1. La mise en place du télétravail
Conformément à l’article L. 1222-9 précité, le télétravail nécessite au préalable :
- L’adoption d’un accord collectif,
- A défaut, une charte élaborée par l’employeur après avis du Comité social et économique,
- A défaut, un accord entre l’employeur et le salarié, le plus souvent formalisé par écrit pour des questions de preuve.
Le contenu de l’un de ces documents est précisément décrit par la disposition susvisée, à savoir :
- Les conditions de passage en télétravail, en particulier en cas d'épisode de pollution mentionné à l'article L. 223-1 du code de l'environnement, et les conditions de retour à une exécution du contrat de travail sans télétravail ;
- Les modalités d'acceptation par le salarié des conditions de mise en œuvre du télétravail ;
- Les modalités de contrôle du temps de travail ou de régulation de la charge de travail ;
- La détermination des plages horaires durant lesquelles l'employeur peut habituellement contacter le salarié en télétravail ;
- Les modalités d'accès des travailleurs handicapés à une organisation en télétravail, en application des mesures prévues à l'article L. 5213-6.
Dans le même sens, l’employeur ne peut revenir unilatéralement sur le recours au télétravail dès lors que celui-ci a fait l’objet d’un accord avec le salarié (Cass. soc., 31 mai 2006, n° 04-43.592).
En cas de demande du salarié d’une telle mise en place, l’employeur devra motiver, par des raisons objectives, son éventuel refus.
En revanche, l’article L. 1222-11 du code du travail précise qu’en cas de circonstances exceptionnelles, notamment de menace d’épidémie, le recours au télétravail constitue un simple « un aménagement du poste de travail ».
Sur le fondement de cette disposition, le Gouvernement a ainsi considéré dans ses questions/réponses « TÉLÉTRAVAIL & DÉCONFINEMENT » (voir le document joint à cet article) que cette disposition permettait à l’employeur de courir au télétravail sans l’accord du salarié.
Il convient toutefois de relativiser grandement cette interprétation dès lors que le refus de faire usage du télétravail ne peut justifier à lui seul un licenciement du salarié selon l’article L. 1222-9 précité.

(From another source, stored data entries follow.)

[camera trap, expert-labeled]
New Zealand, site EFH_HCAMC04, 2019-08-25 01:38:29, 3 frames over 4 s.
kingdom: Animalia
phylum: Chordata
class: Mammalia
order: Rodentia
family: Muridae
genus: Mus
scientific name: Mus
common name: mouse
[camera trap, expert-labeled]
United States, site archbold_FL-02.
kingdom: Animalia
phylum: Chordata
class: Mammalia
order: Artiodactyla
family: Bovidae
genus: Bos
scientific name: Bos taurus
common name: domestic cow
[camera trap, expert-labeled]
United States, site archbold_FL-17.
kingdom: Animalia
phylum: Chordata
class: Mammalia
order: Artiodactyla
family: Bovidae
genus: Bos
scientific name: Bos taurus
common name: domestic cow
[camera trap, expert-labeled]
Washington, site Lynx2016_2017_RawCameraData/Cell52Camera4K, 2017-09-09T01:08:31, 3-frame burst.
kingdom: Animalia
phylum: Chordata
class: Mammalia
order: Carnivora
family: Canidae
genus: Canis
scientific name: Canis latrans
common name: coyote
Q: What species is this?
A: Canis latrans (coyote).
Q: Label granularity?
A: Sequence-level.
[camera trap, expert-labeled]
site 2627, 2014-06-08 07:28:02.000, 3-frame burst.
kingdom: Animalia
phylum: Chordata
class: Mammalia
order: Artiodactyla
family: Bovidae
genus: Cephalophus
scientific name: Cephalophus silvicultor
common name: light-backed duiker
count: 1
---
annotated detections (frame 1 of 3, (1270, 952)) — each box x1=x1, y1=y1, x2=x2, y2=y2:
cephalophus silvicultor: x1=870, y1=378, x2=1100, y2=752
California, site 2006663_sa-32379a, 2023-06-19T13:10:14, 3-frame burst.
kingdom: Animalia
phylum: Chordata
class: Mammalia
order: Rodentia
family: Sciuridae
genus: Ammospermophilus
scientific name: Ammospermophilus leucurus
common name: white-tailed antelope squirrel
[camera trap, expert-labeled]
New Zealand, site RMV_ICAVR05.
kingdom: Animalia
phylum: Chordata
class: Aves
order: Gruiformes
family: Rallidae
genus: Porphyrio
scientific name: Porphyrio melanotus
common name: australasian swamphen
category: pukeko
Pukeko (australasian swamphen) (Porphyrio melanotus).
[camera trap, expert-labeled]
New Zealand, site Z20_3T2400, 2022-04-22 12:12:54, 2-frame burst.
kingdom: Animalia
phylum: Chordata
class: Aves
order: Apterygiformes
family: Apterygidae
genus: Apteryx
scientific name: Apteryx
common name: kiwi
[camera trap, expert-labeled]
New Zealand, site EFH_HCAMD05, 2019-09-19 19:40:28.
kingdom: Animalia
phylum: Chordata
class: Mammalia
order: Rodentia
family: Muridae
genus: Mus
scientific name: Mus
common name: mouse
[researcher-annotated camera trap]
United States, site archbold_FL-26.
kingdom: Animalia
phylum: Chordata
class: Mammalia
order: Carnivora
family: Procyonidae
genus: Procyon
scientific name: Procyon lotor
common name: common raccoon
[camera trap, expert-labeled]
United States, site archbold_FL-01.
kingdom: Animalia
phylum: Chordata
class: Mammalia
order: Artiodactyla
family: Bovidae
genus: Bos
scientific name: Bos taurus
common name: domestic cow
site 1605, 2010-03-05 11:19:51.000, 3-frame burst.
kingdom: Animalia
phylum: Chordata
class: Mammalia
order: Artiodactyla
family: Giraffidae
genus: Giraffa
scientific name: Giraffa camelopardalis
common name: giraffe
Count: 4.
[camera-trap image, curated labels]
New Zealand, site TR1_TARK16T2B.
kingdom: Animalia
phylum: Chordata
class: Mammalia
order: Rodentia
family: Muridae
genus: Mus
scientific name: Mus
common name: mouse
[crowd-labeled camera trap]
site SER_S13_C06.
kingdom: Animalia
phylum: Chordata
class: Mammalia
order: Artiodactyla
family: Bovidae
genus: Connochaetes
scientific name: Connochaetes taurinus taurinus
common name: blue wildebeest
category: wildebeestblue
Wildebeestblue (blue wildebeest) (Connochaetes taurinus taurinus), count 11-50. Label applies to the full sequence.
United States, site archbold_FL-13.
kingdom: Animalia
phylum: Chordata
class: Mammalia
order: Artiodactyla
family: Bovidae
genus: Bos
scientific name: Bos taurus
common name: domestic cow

Ainsi, même en période de circonstances exceptionnelles, le refus du salarié de recourir au télétravail ne pourra pas être sanctionné par un licenciement.
2. Sur les conséquences pratiques du télétravail
- Prendre soin des équipements qui lui sont confiés ;
- Aviser immédiatement l'entreprise en cas de panne ou de mauvais fonctionnement de ceux-ci ;
- Se conformer aux règles relatives à la protection des données utilisées et traitées à des fins professionnelles et aux restrictions à l'usage des équipements ou outils informatiques (Internet en particulier) exigées par l'employeur ;
- Respecter et appliquer les politiques de l'entreprise en matière de santé et de sécurité.
- D'informer le salarié de toute restriction à l'usage d'équipements ou outils informatiques ou de services de communication électronique et des sanctions en cas de non-respect de telles restrictions ;
- De lui donner priorité pour occuper ou reprendre un poste sans télétravail qui correspond à ses qualifications et compétences professionnelles et de porter à sa connaissance la disponibilité de tout poste de cette nature ;
- D'organiser chaque année un entretien qui porte notamment sur les conditions d'activité du salarié et sa charge de travail.
En contrepartie de l’occupation à titre professionnel de son domicile se pose la question d’une indemnisation du salarié.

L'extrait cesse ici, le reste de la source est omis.